Plans for Downtown DeLand capital projects, from spruced-up parks to new signs, took a step forward thanks to an OK July 6 from the Downtown DeLand Community Redevelopment Agency.
In February, the City of DeLand invited DeLandites to take a survey to help staff decide how to spend some $600,000 in funds set aside for capital projects. The most popular option among 702 survey respondents was the streetscaping of Voorhis Avenue, which once served as a hub for DeLand’s Black community.
Other popular options included improving DeLand’s Sunflower and Painter’s Pond parks, and paving the overflow parking lot between East Rich Avenue and East Church Street.
With the parking-lot project design being handled by city staff, the CRA unanimously agreed July 6 to allow CPH Inc. to create design plans for a redesigned Voorhis Avenue and the two fixed-up parks.
With unanimous approval from the CRA, CPH will begin the design process for these projects. The design phase, city staff said, will help the city get a better understanding of what the final projects will look like and how much they will cost. From there, the CRA will have a final say on how to move forward with the Voorhis Avenue project and the two parks.
CPH will be seeking public involvement as well, Assistant City Manager Mike Grebosz said. The city and CPH will hold community-involvement meetings to gauge interest in the projects and guide development plans. No dates have been confirmed for these meetings as of July 7.
Seeking direction on signs
Another Downtown DeLand project OK’d by the CRA was new wayfinding signs along Woodland Boulevard.

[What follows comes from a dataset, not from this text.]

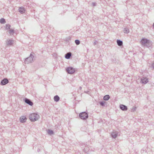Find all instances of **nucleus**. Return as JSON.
<instances>
[{"label": "nucleus", "mask_w": 154, "mask_h": 154, "mask_svg": "<svg viewBox=\"0 0 154 154\" xmlns=\"http://www.w3.org/2000/svg\"><path fill=\"white\" fill-rule=\"evenodd\" d=\"M140 43L143 46L148 48L150 47L152 45L150 41L146 38H143L141 40Z\"/></svg>", "instance_id": "obj_1"}, {"label": "nucleus", "mask_w": 154, "mask_h": 154, "mask_svg": "<svg viewBox=\"0 0 154 154\" xmlns=\"http://www.w3.org/2000/svg\"><path fill=\"white\" fill-rule=\"evenodd\" d=\"M39 117V115L35 113H32L29 115V119L32 122L37 120Z\"/></svg>", "instance_id": "obj_2"}, {"label": "nucleus", "mask_w": 154, "mask_h": 154, "mask_svg": "<svg viewBox=\"0 0 154 154\" xmlns=\"http://www.w3.org/2000/svg\"><path fill=\"white\" fill-rule=\"evenodd\" d=\"M79 116L81 119L85 120L88 118V116L87 112H84L80 113Z\"/></svg>", "instance_id": "obj_3"}, {"label": "nucleus", "mask_w": 154, "mask_h": 154, "mask_svg": "<svg viewBox=\"0 0 154 154\" xmlns=\"http://www.w3.org/2000/svg\"><path fill=\"white\" fill-rule=\"evenodd\" d=\"M32 54L34 53H31L29 57L26 58L24 61L25 63L28 64L29 63L32 62V61H33L34 56Z\"/></svg>", "instance_id": "obj_4"}, {"label": "nucleus", "mask_w": 154, "mask_h": 154, "mask_svg": "<svg viewBox=\"0 0 154 154\" xmlns=\"http://www.w3.org/2000/svg\"><path fill=\"white\" fill-rule=\"evenodd\" d=\"M66 71L68 74H72L75 73L76 70L72 67L69 66L66 69Z\"/></svg>", "instance_id": "obj_5"}, {"label": "nucleus", "mask_w": 154, "mask_h": 154, "mask_svg": "<svg viewBox=\"0 0 154 154\" xmlns=\"http://www.w3.org/2000/svg\"><path fill=\"white\" fill-rule=\"evenodd\" d=\"M23 101L24 102L29 105L30 106H32L33 105V103L31 101V100L26 98H25L23 99Z\"/></svg>", "instance_id": "obj_6"}, {"label": "nucleus", "mask_w": 154, "mask_h": 154, "mask_svg": "<svg viewBox=\"0 0 154 154\" xmlns=\"http://www.w3.org/2000/svg\"><path fill=\"white\" fill-rule=\"evenodd\" d=\"M9 82L8 79L6 78H5L2 80L1 82V85H6Z\"/></svg>", "instance_id": "obj_7"}, {"label": "nucleus", "mask_w": 154, "mask_h": 154, "mask_svg": "<svg viewBox=\"0 0 154 154\" xmlns=\"http://www.w3.org/2000/svg\"><path fill=\"white\" fill-rule=\"evenodd\" d=\"M141 82L142 83L146 84L148 82V79L146 77H143L141 79Z\"/></svg>", "instance_id": "obj_8"}, {"label": "nucleus", "mask_w": 154, "mask_h": 154, "mask_svg": "<svg viewBox=\"0 0 154 154\" xmlns=\"http://www.w3.org/2000/svg\"><path fill=\"white\" fill-rule=\"evenodd\" d=\"M118 132L116 131H113L111 134L112 137L113 138H116L118 134Z\"/></svg>", "instance_id": "obj_9"}, {"label": "nucleus", "mask_w": 154, "mask_h": 154, "mask_svg": "<svg viewBox=\"0 0 154 154\" xmlns=\"http://www.w3.org/2000/svg\"><path fill=\"white\" fill-rule=\"evenodd\" d=\"M120 108L123 111H126L128 109V107L126 106L123 104H120L119 106Z\"/></svg>", "instance_id": "obj_10"}, {"label": "nucleus", "mask_w": 154, "mask_h": 154, "mask_svg": "<svg viewBox=\"0 0 154 154\" xmlns=\"http://www.w3.org/2000/svg\"><path fill=\"white\" fill-rule=\"evenodd\" d=\"M6 42L7 46H11L13 44L14 41L13 39H9V40H7Z\"/></svg>", "instance_id": "obj_11"}, {"label": "nucleus", "mask_w": 154, "mask_h": 154, "mask_svg": "<svg viewBox=\"0 0 154 154\" xmlns=\"http://www.w3.org/2000/svg\"><path fill=\"white\" fill-rule=\"evenodd\" d=\"M72 55V53L70 52H69L65 55V57L66 59H69L70 58Z\"/></svg>", "instance_id": "obj_12"}, {"label": "nucleus", "mask_w": 154, "mask_h": 154, "mask_svg": "<svg viewBox=\"0 0 154 154\" xmlns=\"http://www.w3.org/2000/svg\"><path fill=\"white\" fill-rule=\"evenodd\" d=\"M26 117L25 116H22L20 118V120L21 122L24 123L25 122L26 120Z\"/></svg>", "instance_id": "obj_13"}, {"label": "nucleus", "mask_w": 154, "mask_h": 154, "mask_svg": "<svg viewBox=\"0 0 154 154\" xmlns=\"http://www.w3.org/2000/svg\"><path fill=\"white\" fill-rule=\"evenodd\" d=\"M19 11L21 14H23L25 12V10L23 7H20Z\"/></svg>", "instance_id": "obj_14"}, {"label": "nucleus", "mask_w": 154, "mask_h": 154, "mask_svg": "<svg viewBox=\"0 0 154 154\" xmlns=\"http://www.w3.org/2000/svg\"><path fill=\"white\" fill-rule=\"evenodd\" d=\"M117 43L118 45L119 46H122L123 45V42L120 40L117 39Z\"/></svg>", "instance_id": "obj_15"}, {"label": "nucleus", "mask_w": 154, "mask_h": 154, "mask_svg": "<svg viewBox=\"0 0 154 154\" xmlns=\"http://www.w3.org/2000/svg\"><path fill=\"white\" fill-rule=\"evenodd\" d=\"M60 99V98L59 96L57 95H56L54 96V100L56 102H58Z\"/></svg>", "instance_id": "obj_16"}, {"label": "nucleus", "mask_w": 154, "mask_h": 154, "mask_svg": "<svg viewBox=\"0 0 154 154\" xmlns=\"http://www.w3.org/2000/svg\"><path fill=\"white\" fill-rule=\"evenodd\" d=\"M110 98V96L109 95H106L103 97V99L105 100H108Z\"/></svg>", "instance_id": "obj_17"}, {"label": "nucleus", "mask_w": 154, "mask_h": 154, "mask_svg": "<svg viewBox=\"0 0 154 154\" xmlns=\"http://www.w3.org/2000/svg\"><path fill=\"white\" fill-rule=\"evenodd\" d=\"M11 26L9 24H6L5 25V27L7 30L10 29Z\"/></svg>", "instance_id": "obj_18"}, {"label": "nucleus", "mask_w": 154, "mask_h": 154, "mask_svg": "<svg viewBox=\"0 0 154 154\" xmlns=\"http://www.w3.org/2000/svg\"><path fill=\"white\" fill-rule=\"evenodd\" d=\"M124 32L125 33L127 34L129 32V29L128 28H125L124 30Z\"/></svg>", "instance_id": "obj_19"}, {"label": "nucleus", "mask_w": 154, "mask_h": 154, "mask_svg": "<svg viewBox=\"0 0 154 154\" xmlns=\"http://www.w3.org/2000/svg\"><path fill=\"white\" fill-rule=\"evenodd\" d=\"M6 23V21L5 19L2 18L0 20V23L2 24H5Z\"/></svg>", "instance_id": "obj_20"}, {"label": "nucleus", "mask_w": 154, "mask_h": 154, "mask_svg": "<svg viewBox=\"0 0 154 154\" xmlns=\"http://www.w3.org/2000/svg\"><path fill=\"white\" fill-rule=\"evenodd\" d=\"M48 133L49 134L51 135L54 134V131L52 130L48 129Z\"/></svg>", "instance_id": "obj_21"}, {"label": "nucleus", "mask_w": 154, "mask_h": 154, "mask_svg": "<svg viewBox=\"0 0 154 154\" xmlns=\"http://www.w3.org/2000/svg\"><path fill=\"white\" fill-rule=\"evenodd\" d=\"M100 105L103 106H105V102L104 101H101L100 102Z\"/></svg>", "instance_id": "obj_22"}, {"label": "nucleus", "mask_w": 154, "mask_h": 154, "mask_svg": "<svg viewBox=\"0 0 154 154\" xmlns=\"http://www.w3.org/2000/svg\"><path fill=\"white\" fill-rule=\"evenodd\" d=\"M75 44L77 45H79L80 43V41L78 39L75 40Z\"/></svg>", "instance_id": "obj_23"}, {"label": "nucleus", "mask_w": 154, "mask_h": 154, "mask_svg": "<svg viewBox=\"0 0 154 154\" xmlns=\"http://www.w3.org/2000/svg\"><path fill=\"white\" fill-rule=\"evenodd\" d=\"M8 32L9 34H11L12 33H14V30L13 29H11Z\"/></svg>", "instance_id": "obj_24"}, {"label": "nucleus", "mask_w": 154, "mask_h": 154, "mask_svg": "<svg viewBox=\"0 0 154 154\" xmlns=\"http://www.w3.org/2000/svg\"><path fill=\"white\" fill-rule=\"evenodd\" d=\"M71 39V37L70 36L67 37L65 38V41H68Z\"/></svg>", "instance_id": "obj_25"}, {"label": "nucleus", "mask_w": 154, "mask_h": 154, "mask_svg": "<svg viewBox=\"0 0 154 154\" xmlns=\"http://www.w3.org/2000/svg\"><path fill=\"white\" fill-rule=\"evenodd\" d=\"M150 67L152 68L153 69H154V62L151 64V66Z\"/></svg>", "instance_id": "obj_26"}, {"label": "nucleus", "mask_w": 154, "mask_h": 154, "mask_svg": "<svg viewBox=\"0 0 154 154\" xmlns=\"http://www.w3.org/2000/svg\"><path fill=\"white\" fill-rule=\"evenodd\" d=\"M59 125H55V128L56 129H59Z\"/></svg>", "instance_id": "obj_27"}, {"label": "nucleus", "mask_w": 154, "mask_h": 154, "mask_svg": "<svg viewBox=\"0 0 154 154\" xmlns=\"http://www.w3.org/2000/svg\"><path fill=\"white\" fill-rule=\"evenodd\" d=\"M97 5V3H96V2H93L92 3V5L93 6H96Z\"/></svg>", "instance_id": "obj_28"}, {"label": "nucleus", "mask_w": 154, "mask_h": 154, "mask_svg": "<svg viewBox=\"0 0 154 154\" xmlns=\"http://www.w3.org/2000/svg\"><path fill=\"white\" fill-rule=\"evenodd\" d=\"M136 108H137L136 107H134V108H133L132 109V111H135V110H136Z\"/></svg>", "instance_id": "obj_29"}, {"label": "nucleus", "mask_w": 154, "mask_h": 154, "mask_svg": "<svg viewBox=\"0 0 154 154\" xmlns=\"http://www.w3.org/2000/svg\"><path fill=\"white\" fill-rule=\"evenodd\" d=\"M97 41H96L95 42H94L93 43V45H97Z\"/></svg>", "instance_id": "obj_30"}, {"label": "nucleus", "mask_w": 154, "mask_h": 154, "mask_svg": "<svg viewBox=\"0 0 154 154\" xmlns=\"http://www.w3.org/2000/svg\"><path fill=\"white\" fill-rule=\"evenodd\" d=\"M40 151V149H38L37 150V151L38 152H39Z\"/></svg>", "instance_id": "obj_31"}, {"label": "nucleus", "mask_w": 154, "mask_h": 154, "mask_svg": "<svg viewBox=\"0 0 154 154\" xmlns=\"http://www.w3.org/2000/svg\"><path fill=\"white\" fill-rule=\"evenodd\" d=\"M152 26H153V27L154 28V23H153Z\"/></svg>", "instance_id": "obj_32"}, {"label": "nucleus", "mask_w": 154, "mask_h": 154, "mask_svg": "<svg viewBox=\"0 0 154 154\" xmlns=\"http://www.w3.org/2000/svg\"><path fill=\"white\" fill-rule=\"evenodd\" d=\"M79 88H80V89H81L82 88L81 87H80Z\"/></svg>", "instance_id": "obj_33"}, {"label": "nucleus", "mask_w": 154, "mask_h": 154, "mask_svg": "<svg viewBox=\"0 0 154 154\" xmlns=\"http://www.w3.org/2000/svg\"><path fill=\"white\" fill-rule=\"evenodd\" d=\"M82 15H82H80V16H79V17H81V15Z\"/></svg>", "instance_id": "obj_34"}]
</instances>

The CRA agreed on a design for new Downtown DeLand signs to help direct individuals toward businesses. With a design sporting the iconic dome of the Historic Volusia County Historic, the signs would include the names of businesses and an arrow directing cars and pedestrians down side streets.
Tentatively, 10 signs would be placed at intersections along Woodland Boulevard: one on Wisconsin Avenue, one on Church Street, two on Rich Avenue, one on Indiana Avenue, one on New York Avenue, one on Georgia Avenue, two on Howry Avenue and one on Voorhis Avenue.
The MainStreet DeLand Association will decide which businesses make it onto the signs, Grebosz said, and these plans will be implemented by the sign company Forsite. Colors for the signs have not yet been chosen, but the CRA unanimously approved the design of the signs and their possible locations for the signs to be submitted for Florida Department of Transportation approval.
While city staff were uncertain about how soon the project would be finished, officials said the city would work to have the new signs completed in time for the DeLand Fall Festival of the Arts, planned for Nov. 20-21.